EXERCISE OBJECTIVE: Make an exact copy of the records, and keep the pictures out of it.

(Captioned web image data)
= = = = =
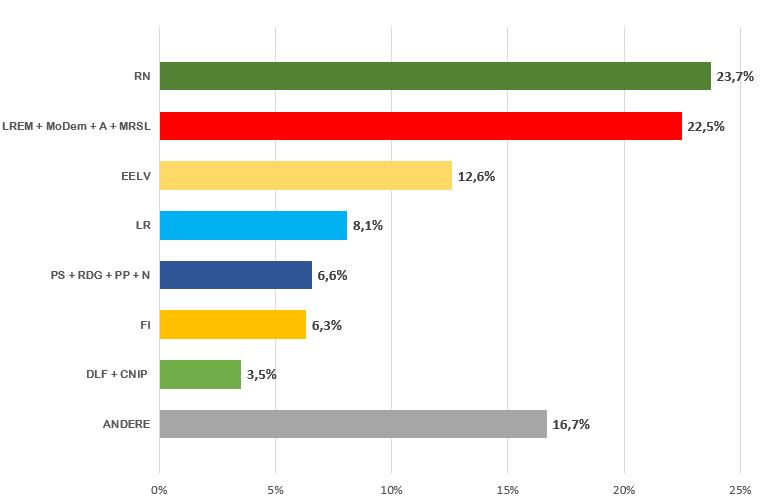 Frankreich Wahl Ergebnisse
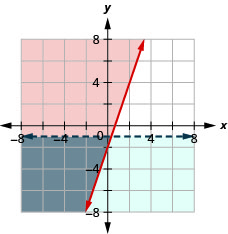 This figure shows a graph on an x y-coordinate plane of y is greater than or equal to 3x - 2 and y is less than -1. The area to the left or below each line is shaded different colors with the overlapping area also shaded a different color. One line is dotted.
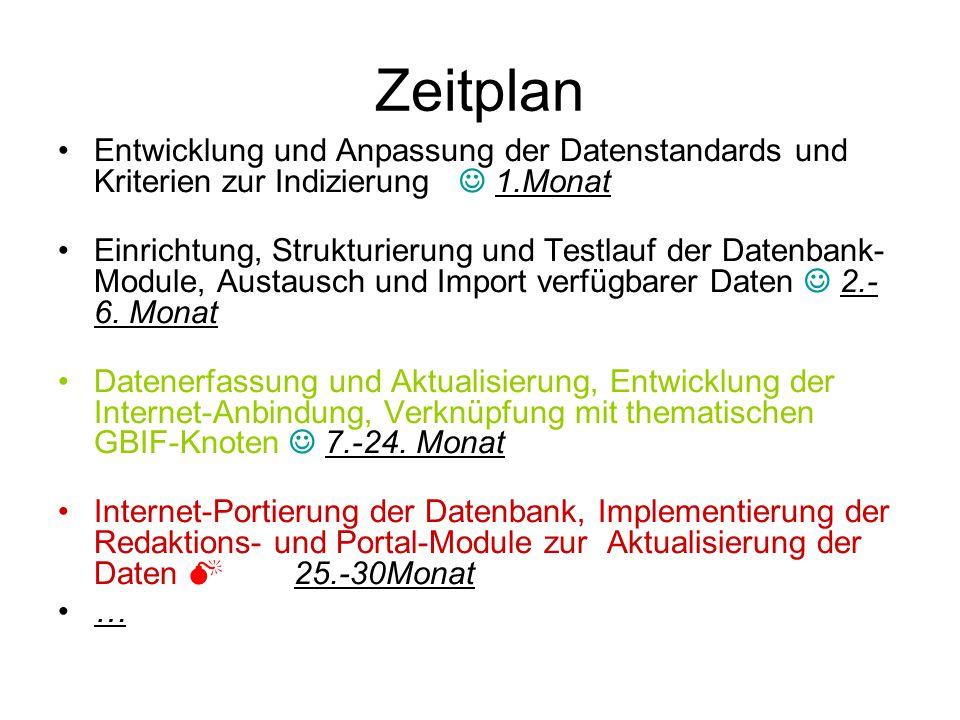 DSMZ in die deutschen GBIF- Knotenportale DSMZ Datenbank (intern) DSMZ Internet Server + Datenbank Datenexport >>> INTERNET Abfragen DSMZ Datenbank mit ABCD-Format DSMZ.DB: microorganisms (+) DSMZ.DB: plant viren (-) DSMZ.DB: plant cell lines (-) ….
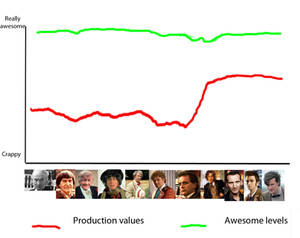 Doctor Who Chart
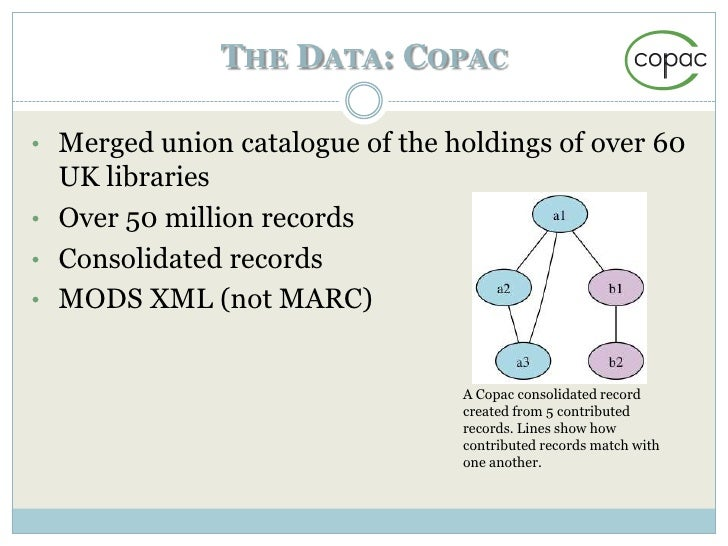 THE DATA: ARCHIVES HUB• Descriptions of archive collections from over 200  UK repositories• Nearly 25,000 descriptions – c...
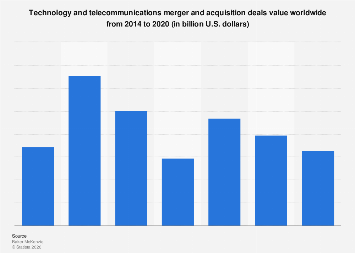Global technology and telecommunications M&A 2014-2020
= = = = =
EXERCISE RESULT:
 Frankreich Wahl Ergebnisse
 This figure shows a graph on an x y-coordinate plane of y is greater than or equal to 3x - 2 and y is less than -1. The area to the left or below each line is shaded different colors with the overlapping area also shaded a different color. One line is dotted.
 DSMZ in die deutschen GBIF- Knotenportale DSMZ Datenbank (intern) DSMZ Internet Server + Datenbank Datenexport >>> INTERNET Abfragen DSMZ Datenbank mit ABCD-Format DSMZ.DB: microorganisms (+) DSMZ.DB: plant viren (-) DSMZ.DB: plant cell lines (-) ….
 Doctor Who Chart
 THE DATA: ARCHIVES HUB• Descriptions of archive collections from over 200  UK repositories• Nearly 25,000 descriptions – c...
Global technology and telecommunications M&A 2014-2020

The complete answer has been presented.